Adding stock reserves with 2001/02 production provides an estimate of national cereal availability at the beginning of the 2002/03 marketing year (April in most countries) (see table). Subtracting domestic cereal requirements (excluding desired closing stocks), provides an indication of the domestic cereal gap, which must be filled through a combination of commercial imports (including direct or subsidized imports by government) and food aid. Zimbabwe’s domestic cereal gap this year of 1,654,000MT compares with the past five-year average of 156,000MT. The cereal gap in Zambia is 147% higher than average, Swaziland 88%, Malawi 71%, Mozambique 61% and Lesotho 40% higher. The table also shows import progress towards filling the cereal gap since the beginning of the marketing year. Mozambique has made the most progress, having imported nearly 78% if its requirements through a combination of commercial and food aid imports. Zambia has made the least progress, having so far filled less than 9% of its cereal gap. All other countries have filled between 22% and 27% of the gap.

2002/03 Domestic Cereal Gap (MT) and Import Progress, September 2002

  2001/02 Cereal Production + Opening Stocks Domestic Requirements1 Domestic Cereal Gap Commercial Imports Received Food Aid Imports Received Remaining Cereal Gap/Surplus
Lesotho 140,000 395,500 255,500 56,500 3,000 196,000
Malawi2 1,847,000 2,124,000 277,000 42,000 24,000 211,000
Mozambique 1,876,000 2,256,000 380,000 233,000 63,000 84,000
Swaziland 72,500 193,500 121,000 28,000 5,000 88,000
Zambia 761,000 1,445,000 684,000 43,000 16,000 625,000
Zimbabwe 929,000 2,583,000 1,654,000 335,000 71,000 1,248,000

1. Excludes stock replenishment; 2. Includes cassava maize equivalent; SOURCE: National and Regional EWUs

For the six countries assessed, an estimated 14.4 million people are adversely affected by food shortages. These people risk losing their livelihood assets. If conditions deteriorate further there could be widespread nutritional decline and the threat of death. An estimated one million metric tonnes of emergency cereal food aid is required to assist the most vulnerable people until the next main harvest in April/May.

Populations in Need of Emergency Food Aid and Cereal Requirements (MT) September 1, 2002 through March 31, 2003 (Numbers are rounded)

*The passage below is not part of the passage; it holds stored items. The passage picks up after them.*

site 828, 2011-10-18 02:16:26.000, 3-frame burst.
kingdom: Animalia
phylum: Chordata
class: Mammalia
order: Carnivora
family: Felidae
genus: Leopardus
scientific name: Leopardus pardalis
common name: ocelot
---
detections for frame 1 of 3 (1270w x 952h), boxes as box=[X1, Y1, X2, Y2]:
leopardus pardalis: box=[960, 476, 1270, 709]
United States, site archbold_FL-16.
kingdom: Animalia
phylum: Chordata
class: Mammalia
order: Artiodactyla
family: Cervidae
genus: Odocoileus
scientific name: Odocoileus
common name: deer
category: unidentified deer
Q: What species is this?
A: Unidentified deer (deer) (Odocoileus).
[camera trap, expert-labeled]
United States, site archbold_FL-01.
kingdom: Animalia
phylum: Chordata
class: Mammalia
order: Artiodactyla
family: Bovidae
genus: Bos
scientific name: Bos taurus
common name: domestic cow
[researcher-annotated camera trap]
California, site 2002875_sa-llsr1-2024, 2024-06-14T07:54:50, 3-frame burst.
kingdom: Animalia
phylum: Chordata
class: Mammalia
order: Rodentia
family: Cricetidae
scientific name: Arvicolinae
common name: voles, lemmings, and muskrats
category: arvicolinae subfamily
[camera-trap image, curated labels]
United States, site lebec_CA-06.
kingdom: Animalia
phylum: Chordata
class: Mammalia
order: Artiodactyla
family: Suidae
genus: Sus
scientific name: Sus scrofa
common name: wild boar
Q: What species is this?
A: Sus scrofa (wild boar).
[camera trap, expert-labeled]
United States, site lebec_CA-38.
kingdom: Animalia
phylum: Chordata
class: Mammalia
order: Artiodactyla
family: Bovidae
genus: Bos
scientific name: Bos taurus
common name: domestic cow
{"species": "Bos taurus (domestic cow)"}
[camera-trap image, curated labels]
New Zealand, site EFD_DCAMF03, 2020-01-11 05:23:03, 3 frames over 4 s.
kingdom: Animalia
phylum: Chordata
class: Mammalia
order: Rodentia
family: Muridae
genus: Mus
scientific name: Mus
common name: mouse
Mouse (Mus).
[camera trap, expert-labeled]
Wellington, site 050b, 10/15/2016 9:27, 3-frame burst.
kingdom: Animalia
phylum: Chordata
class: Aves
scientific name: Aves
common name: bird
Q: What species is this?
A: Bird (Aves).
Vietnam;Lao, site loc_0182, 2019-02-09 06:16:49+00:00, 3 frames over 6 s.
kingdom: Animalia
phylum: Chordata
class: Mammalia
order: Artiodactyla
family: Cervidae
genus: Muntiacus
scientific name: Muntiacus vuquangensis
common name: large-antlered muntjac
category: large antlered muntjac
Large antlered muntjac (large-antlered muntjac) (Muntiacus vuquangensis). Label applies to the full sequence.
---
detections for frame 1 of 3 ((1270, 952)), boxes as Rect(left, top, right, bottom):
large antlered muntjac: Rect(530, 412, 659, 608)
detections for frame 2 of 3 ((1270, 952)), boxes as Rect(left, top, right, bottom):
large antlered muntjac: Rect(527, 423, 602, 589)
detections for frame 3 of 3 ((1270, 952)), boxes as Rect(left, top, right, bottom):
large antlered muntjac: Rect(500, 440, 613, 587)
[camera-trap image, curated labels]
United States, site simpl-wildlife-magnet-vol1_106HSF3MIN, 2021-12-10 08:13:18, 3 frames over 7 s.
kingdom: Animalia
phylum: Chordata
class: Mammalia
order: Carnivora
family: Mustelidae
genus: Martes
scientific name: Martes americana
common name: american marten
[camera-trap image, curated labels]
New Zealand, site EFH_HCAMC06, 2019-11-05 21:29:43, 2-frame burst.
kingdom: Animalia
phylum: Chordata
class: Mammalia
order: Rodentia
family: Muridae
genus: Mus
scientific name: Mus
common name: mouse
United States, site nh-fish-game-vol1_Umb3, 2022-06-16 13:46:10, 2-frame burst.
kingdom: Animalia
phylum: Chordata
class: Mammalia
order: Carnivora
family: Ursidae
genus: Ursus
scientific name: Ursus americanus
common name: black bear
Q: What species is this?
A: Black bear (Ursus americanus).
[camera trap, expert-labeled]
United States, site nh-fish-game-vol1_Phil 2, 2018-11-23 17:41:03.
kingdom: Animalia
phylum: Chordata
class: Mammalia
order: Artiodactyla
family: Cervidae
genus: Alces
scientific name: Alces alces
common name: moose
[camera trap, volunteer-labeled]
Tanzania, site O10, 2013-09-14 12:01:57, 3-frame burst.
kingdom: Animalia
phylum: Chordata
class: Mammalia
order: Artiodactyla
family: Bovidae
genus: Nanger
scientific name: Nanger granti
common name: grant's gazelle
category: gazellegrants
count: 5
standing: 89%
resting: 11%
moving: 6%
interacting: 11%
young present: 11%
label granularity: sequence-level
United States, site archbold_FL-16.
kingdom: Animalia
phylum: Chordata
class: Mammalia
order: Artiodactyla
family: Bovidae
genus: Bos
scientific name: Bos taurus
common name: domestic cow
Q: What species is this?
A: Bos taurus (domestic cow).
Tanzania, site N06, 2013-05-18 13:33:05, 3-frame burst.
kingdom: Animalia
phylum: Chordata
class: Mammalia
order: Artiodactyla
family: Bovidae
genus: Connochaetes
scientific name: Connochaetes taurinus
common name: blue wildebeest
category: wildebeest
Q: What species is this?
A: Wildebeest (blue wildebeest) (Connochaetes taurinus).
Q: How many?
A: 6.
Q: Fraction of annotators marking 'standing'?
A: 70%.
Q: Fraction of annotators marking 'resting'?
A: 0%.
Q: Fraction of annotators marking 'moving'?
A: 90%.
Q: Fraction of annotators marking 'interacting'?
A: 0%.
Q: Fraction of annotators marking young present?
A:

  Max No. of People in Need Max % of Total Population Cumulative Requirements
Zimbabwe 6,700,000 49% 486,000 MT
Malawi 3,300,000 29% 237,000 MT
Zambia 2,900,000 26% 224,000 MT
Lesotho 650,000 30% 36,000 MT
Swaziland 270,000 24% 20,000 MT
Mozambique 590,000 3% 48,000 MT
TOTAL 14,400,000 25% 1,000,000 MT

Zimbabwe stands out as having the greatest number of people in need of food assistance (6.7 million), representing 49% of the national population. Zimbabwe will require almost half of the overall metric tonnes of emergency cereal for the region (486,000 out of the 1 million MT total). Malawi and Zambia also have high overall numbers of people in need (3.3 and 2.9 million, respectively). While the absolute numbers of those requiring assistance in Lesotho and Swaziland are notably lower, the relatively high percentages of their population in need of food assistance (30% and 24%, respectively) are indicative of the crisis severity. In Mozambique, the overall percentage of the total population in need is low (3%), but that number obscures the level of need within the most seriously affected districts.

Within each country the assessments provide targeting information to assist in reaching the most vulnerable groups, including geographic, temporal, and socioeconomic targeting. The map on the previous page illustrates variations of need at the district levels. Temporal targeting refers to the increasing levels of need up until the next main harvest in April/May. From September through November, there are an estimated 10 million people in need of food assistance, which will increase to 14.4 million from December through March 2003. Rural households that are most vulnerable are typically characterized by being female headed, having orphans, having few to no livestock, and small land holdings.